Somehow January felt like it lasted a million years but I barely remember February happening at all. Is this what life is like with increasing sunlight? I’m into it.

As you can see, I did a lot better on my ear training habit last month and a lot worse on the mobility (in my own defense, I had a terrible cold for almost two weeks). Consistency is really hard! I was only aiming for 2-3 days a week for mobility work and didn’t even hit that, and I can tell because my body feels a lot worse. I’m hoping to be back on the wagon this month. The ear training has become easier to maintain because I’m accustomed to doing it regularly, whereas I’m still trying to get in the groove with the other one. Also, my ear continues to improve with practice, incredibly rude.
I also saw a few great shows in February, including Ratboys, who are somehow better each time I see them (this was my third time):

I’ve also spent a ton of time thinking about this article about the “phantom obligation” of RSS (thank you to Sameer, who is among many other things a great link curator).

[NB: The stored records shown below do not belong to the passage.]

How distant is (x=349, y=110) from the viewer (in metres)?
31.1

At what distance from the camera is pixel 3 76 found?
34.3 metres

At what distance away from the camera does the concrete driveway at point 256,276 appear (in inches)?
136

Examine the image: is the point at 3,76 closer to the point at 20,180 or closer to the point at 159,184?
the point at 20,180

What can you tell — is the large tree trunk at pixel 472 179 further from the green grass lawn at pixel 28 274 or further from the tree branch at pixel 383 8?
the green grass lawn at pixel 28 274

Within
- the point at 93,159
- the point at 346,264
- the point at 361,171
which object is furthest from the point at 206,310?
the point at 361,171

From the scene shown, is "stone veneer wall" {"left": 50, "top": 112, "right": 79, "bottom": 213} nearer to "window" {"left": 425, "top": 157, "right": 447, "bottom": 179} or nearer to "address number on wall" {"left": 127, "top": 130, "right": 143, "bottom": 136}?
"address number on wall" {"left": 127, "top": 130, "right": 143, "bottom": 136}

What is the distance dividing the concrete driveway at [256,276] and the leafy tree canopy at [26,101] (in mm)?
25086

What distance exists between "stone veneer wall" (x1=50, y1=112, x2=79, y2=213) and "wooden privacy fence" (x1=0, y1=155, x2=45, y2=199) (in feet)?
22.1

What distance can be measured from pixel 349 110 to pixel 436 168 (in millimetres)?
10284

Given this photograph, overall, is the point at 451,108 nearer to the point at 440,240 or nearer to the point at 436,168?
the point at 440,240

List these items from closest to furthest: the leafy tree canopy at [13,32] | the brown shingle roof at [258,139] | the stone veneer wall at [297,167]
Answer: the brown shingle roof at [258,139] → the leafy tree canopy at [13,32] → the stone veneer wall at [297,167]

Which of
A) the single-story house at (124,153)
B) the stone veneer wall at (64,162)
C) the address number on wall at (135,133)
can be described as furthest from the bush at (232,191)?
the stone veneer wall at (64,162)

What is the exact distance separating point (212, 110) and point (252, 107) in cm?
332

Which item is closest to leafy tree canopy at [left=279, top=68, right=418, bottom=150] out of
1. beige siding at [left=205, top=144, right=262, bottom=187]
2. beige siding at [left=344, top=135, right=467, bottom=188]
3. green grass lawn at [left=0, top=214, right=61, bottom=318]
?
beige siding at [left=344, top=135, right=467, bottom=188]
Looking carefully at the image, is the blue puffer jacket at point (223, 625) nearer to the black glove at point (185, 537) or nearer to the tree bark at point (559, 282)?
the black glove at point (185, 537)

Basically, why do RSS readers look like email clients and make you feel like each article is a task that must be attended to, and that you must attend to them all? We don’t necessarily expect to read every single article in a newspaper or magazine, and often we wouldn’t want to. But we always feel like we’re “falling behind” or never “caught up” in our reading, and this creates the feeling of obligation—as though our feed readers are to-do lists.

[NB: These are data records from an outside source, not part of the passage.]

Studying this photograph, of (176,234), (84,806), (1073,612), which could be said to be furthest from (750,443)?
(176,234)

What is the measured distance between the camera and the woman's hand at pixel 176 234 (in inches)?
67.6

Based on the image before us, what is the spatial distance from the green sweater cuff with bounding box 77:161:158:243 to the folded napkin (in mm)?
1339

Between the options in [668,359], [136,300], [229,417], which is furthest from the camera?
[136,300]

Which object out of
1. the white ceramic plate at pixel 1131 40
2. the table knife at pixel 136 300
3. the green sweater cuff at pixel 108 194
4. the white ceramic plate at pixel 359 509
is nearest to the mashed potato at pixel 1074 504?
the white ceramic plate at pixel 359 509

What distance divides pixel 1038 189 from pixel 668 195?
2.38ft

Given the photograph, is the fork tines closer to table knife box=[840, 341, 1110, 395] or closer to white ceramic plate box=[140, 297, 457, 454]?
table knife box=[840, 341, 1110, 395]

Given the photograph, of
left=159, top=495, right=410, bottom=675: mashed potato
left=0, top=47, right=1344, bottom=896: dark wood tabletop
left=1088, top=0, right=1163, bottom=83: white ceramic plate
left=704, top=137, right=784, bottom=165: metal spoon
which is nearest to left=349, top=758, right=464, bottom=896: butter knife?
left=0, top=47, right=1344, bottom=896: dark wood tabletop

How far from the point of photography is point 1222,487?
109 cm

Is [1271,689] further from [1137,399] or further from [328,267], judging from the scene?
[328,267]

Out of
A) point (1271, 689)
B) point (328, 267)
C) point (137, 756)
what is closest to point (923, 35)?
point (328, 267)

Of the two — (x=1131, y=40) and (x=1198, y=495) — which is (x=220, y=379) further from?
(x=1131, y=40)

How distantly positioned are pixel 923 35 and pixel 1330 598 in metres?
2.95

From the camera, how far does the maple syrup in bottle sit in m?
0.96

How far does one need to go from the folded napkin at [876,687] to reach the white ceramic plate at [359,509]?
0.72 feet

A lot of us spend a lot of time complaining about the busy-ness of modern life and how you’re always behind and catching up. Much of this is for structural reasons (we have to work longer to make ends meet, or work more jobs, or commute further—any number of legitimate reasons), but I do think a little piece of this is manufactured in interactions like the feed reader with the 9,000 unread items or the Slack interface with unread channels lit up everywhere. I don’t know about you, but at many jobs the number of Slack channels I actually needed to monitor regularly was a tiny fraction of the channels I was actually in, and yet I often felt like I had to read everything as it came up; effective for manufacturing a sense of “tending to things” but not effective for getting actual work done.

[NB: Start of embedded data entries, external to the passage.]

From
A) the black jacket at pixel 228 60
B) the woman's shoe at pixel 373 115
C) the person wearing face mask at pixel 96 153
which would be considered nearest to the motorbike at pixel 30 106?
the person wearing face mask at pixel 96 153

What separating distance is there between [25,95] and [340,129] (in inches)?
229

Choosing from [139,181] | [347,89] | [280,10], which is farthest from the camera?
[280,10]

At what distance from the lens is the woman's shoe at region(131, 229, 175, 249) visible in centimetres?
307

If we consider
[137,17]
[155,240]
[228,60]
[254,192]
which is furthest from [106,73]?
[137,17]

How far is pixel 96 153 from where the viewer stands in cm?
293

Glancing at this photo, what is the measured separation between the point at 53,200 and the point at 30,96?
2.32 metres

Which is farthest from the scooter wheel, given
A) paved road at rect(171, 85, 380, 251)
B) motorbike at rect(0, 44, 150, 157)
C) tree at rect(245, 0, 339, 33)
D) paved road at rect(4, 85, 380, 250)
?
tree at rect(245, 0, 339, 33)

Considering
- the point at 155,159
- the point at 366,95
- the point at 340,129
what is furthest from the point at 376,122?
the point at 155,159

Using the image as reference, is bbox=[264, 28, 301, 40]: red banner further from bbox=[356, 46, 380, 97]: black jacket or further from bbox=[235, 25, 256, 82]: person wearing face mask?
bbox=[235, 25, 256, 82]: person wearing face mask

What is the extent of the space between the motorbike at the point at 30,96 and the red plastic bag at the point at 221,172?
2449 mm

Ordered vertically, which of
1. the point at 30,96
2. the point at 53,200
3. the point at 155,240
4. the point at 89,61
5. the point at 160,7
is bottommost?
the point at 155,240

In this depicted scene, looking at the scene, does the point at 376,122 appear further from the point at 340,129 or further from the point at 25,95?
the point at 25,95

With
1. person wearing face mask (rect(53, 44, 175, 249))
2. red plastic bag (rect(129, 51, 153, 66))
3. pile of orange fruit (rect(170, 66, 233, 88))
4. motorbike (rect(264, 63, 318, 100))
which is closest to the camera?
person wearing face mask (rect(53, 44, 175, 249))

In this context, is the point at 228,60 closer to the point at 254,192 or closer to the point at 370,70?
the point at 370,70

I think about this, too, when friends reply to my texts right away just to reassure me they will definitely get back to me ASAP—the harried nature of the interaction makes me worry I’m inadvertently putting pressure on them. I think some people see texts as much more synchronous than I do and therefore requiring immediate response, like another to-do item they have to cross off as soon as it appears. (I also worry these friends think I am incredibly slow at texting back.) I see texts like leaving an answering machine message: it is none of my business if you’re at home listening to the call come in, just call me back when you want. (I am aware this reference is a lot more dated than I would like it to be.) Time-sensitivity just feels like another stressor to add to the pile. Normalize responding slower! Please reply to me eventually, but please don’t freak out about it on my behalf. We are all stressed enough!
Anyway, that article is great and really does make me wonder why RSS never experienced a paradigm shift.